Seattle’s official destination marketing organization is concerned the so-called “street scene” will cost the city conventions.  “Visit Seattle” is the official destination marketing organization for the city and Tom Norwalk is the organization’s president and CEO.  He believes homelessness, drug abuse and aggressive panhandling are hurting Seattle’s image.

“We’ve had many comments from planners about their concern about the behaviors on the streets and if their delegates would feel safe.  We recently had a group that decided to go to a California destination in 2021 just because of that feeling.  They just didn’t quite feel safe downtown.  The street scene is going to hurt us.  It can catch up with us.  It hurts our brand.  It hurts the impression of the city,” said Norwalk.

In the alleys and on the sidewalks of downtown's most popular shopping and tourist destinations, ambassadors with the Downtown Seattle Association pick up syringes.  In September, they picked up 518 needles.  That is 213 more than September of 2015.  Leroy Shumate found a syringe at the front entrance to his downtown men's store.

"There was a needle that someone used for heroin right there," said Shumate who has been selling clothes in downtown Seattle for 36 years.  He has seen the styles change, but the struggles on the street continue.  Seattle is considering the idea of safe injection sites, similar to ones in Vancouver, British Columbia, where addicts can shoot up with medical personnel standing by to handle overdoses.

“It’s like taking you to the hospital so you can do drugs.  That doesn’t work for me,” said Shumate.

Dr. Caleb Banta-Green is considered one of Seattle’s foremost authorities on opiate addiction.  He believes safe injection sites could transform lives. “It keeps a person alive and no infectious disease for that day.  It’s also valuable as it is the front door to a potentially longer pathway into recovery,” said Banta-Green.

The Seattle Central Library is among those public buildings that face the challenges of drug abuse and homelessness.  The library has a social worker on staff to refer patrons to drug and alcohol treatment agencies.  One Seattle woman who is homeless and addicted to heroin told KIRO 7 she’s anxious for help “because being alive isn’t very fun anymore.  It hasn’t been for a while.”

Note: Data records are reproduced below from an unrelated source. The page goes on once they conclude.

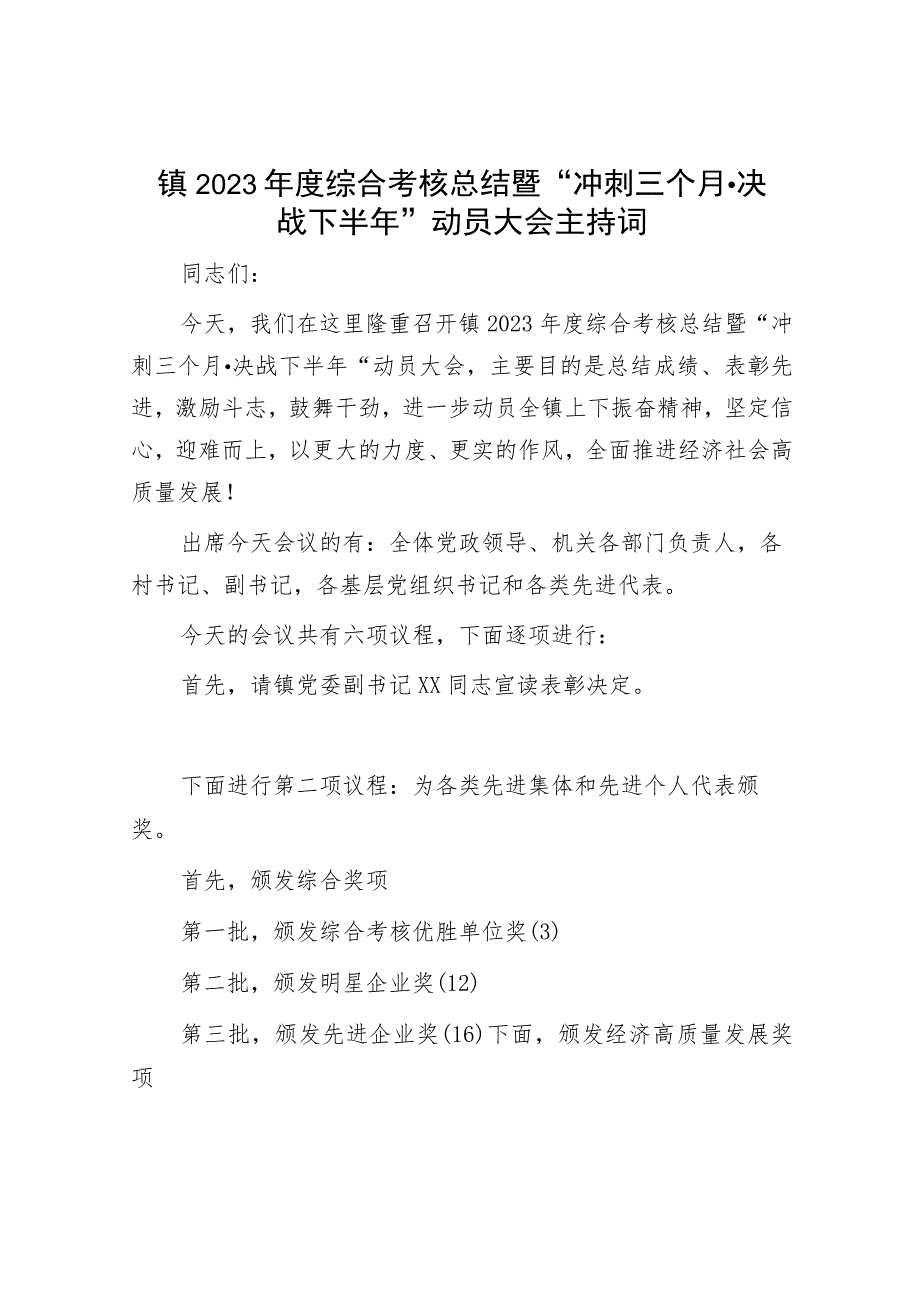 镇2023年度综合考核总结暨“冲刺三个月•决战下半年”动员大会主持词

同志们：

今天，我们在这里隆重召开镇2023年度综合考核总结暨“冲刺三个月•决战下半年“动员大会，主要目的是总结成绩、表彰先进，激励斗志，鼓舞干劲，进一步动员全镇上下振奋精神，坚定信心，迎难而上，以更大的力度、更实的作风，全面推进经济社会高质量发展！

出席今天会议的有：全体党政领导、机关各部门负责人，各村书记、副书记，各基层党组织书记和各类先进代表。

今天的会议共有六项议程，下面逐项进行：

首先，请镇党委副书记XX同志宣读表彰决定。

下面进行第二项议程：为各类先进集体和先进个人代表颁奖。

首先，颁发综合奖项

第一批，颁发综合考核优胜单位奖(3)

第二批，颁发明星企业奖(12)

第三批，颁发先进企业奖(16)下面，颁发经济高质量发展奖项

Nordstrom response to heroin overdose in store restroom at 500 Pine Street

"Our restrooms and lounge areas are meant to be a convenience for our customers. If we hear of someone who isn't using the space as it's intended to be used, we'll immediately address it."

McDonald’s statement about drug overdoses and drug abuse at 1530 3rd Avenue

"The safety of our customers and our people is of the utmost importance and moreover, so is their experience at our restaurant. We have faced many neighborhood issues on 3rd and Pine over the years, and as a result; we've hired private security to be on-site each and every day. Is it costly? Absolutely. It is a substantial cost to our business... But it is an investment that reflects the interest of our customers and our people, and we must provide a quality dining and work experience for all of them. We always have, and will continue to do so, because it's the right thing to do." 

David Santillanes, Local McDonald's Owner Operator, D. Lark Inc.

Seattle Public Library response to overdoses at 1000 4th Avenue

"The Central Library has a social worker available to help people with drug and alcohol addiction.  Among other things, she can make appointments with treatment agencies for library patrons.  The social worker said that she receives about one or two questions from patrons a month."